Registered Linux User # 324213

Lauri Watts wrote:

>On Wednesday 15 October 2003 12.56, Frank wrote:
>>Thanks again Scott, I do appreciate you guys making sure I fully
>>That the 'cables' have come loose since the "ram dump" might be a 
>>But when I can read data CDs and burn data CDs [ I use cdrecord from the 
>>konsole for that ] then I doubt there are any physical problems going 
>>on. Yes I have tested these CDs as they are ISO's for other OSs that can 
>>be run from CDs, and they run very well as well. Now, they do not run 
>>from the hard drive. {eg.
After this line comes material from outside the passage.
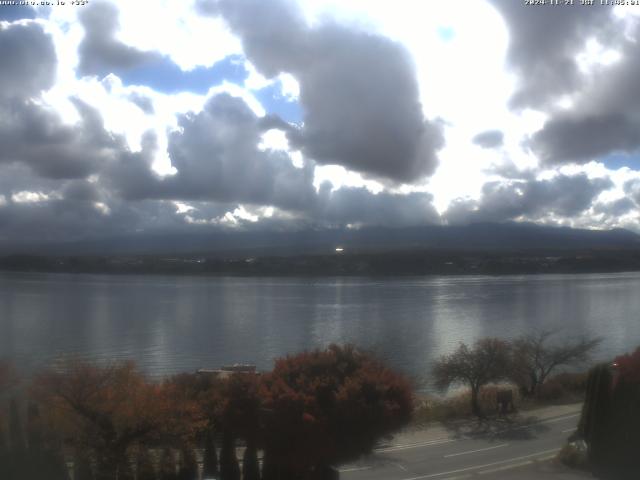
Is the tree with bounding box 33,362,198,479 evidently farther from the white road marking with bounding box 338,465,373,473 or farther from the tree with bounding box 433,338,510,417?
the tree with bounding box 433,338,510,417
Knoppix3.2 ]
>CD-Rom drives have a data cable (the wide flat grey one generally, or maybe a 
>fat round coloured one) to the motherboard, over which data is transferred.  
>They also contain internal hardware and firmware that allow them to play 
>audio discs. Audio CD discs and Data CD-Rom discs conform to entirely 
>different standards, and are handled very differently by different hardware, 
>that just happens to be wrapped up in the same drive.
>Traditionally, Audio CD requires no data transfer, and does not use the data 
>cable, your CPU, or anything else in your computer.  What it do is hijack 
>your soundcard's outputs, and the mixer, via a second small grey wire that 
>goes directly from your CD-Rom drive to your soundcard. 
>This is why CD Drives have controls on the front, and why those controls do 
>anything at all, because all you need is for the machine to be powered on,  
>because the drive itself plays the audio CD.
>Here's where it gets muddy: Recently (in the last ~2 or 3 years at most) 
>CD-Rom manufacturers have been saving money by leaving  out this built-in 
>capability, or in very many cases, by still providing the capability in the 
>drive but by not bothering with cabling the drive to the sound card directly.  
>Coincidentally (or not) recent versions (of similar vintage) of Windows Media 
>Player play CD's by digital extraction *over the data cable*, incidentally 
>permitting copy protection schemes and other shiny happy things to be put in 
>place.  In effect, whenever you listen to an audio cd with WMP, it is ripping 
>it on the fly and playing the resulting data.
>So to summarise, the ability to play audio cd's in windows, and to play data 
>cd's in any OS, or being able to rip audio cd's (which is data extraction), 
>really has little to do with the ability of non-Windows OS to play Audio CD's 
>directly.  If you can do all the above but *not* play audio cd's, it's 
>extremely likely that what you're missing is tiny cable that runs from the 
>back of your hard drive to your sound card, and nothing more.
>All of this is very confusing however, because, you initially mentioned sound, 
>and then switched to talking about ISO's of other OS'es.  Which, of course, 
>are perfectly ordinary data cd's and have nothing to do with sound at all.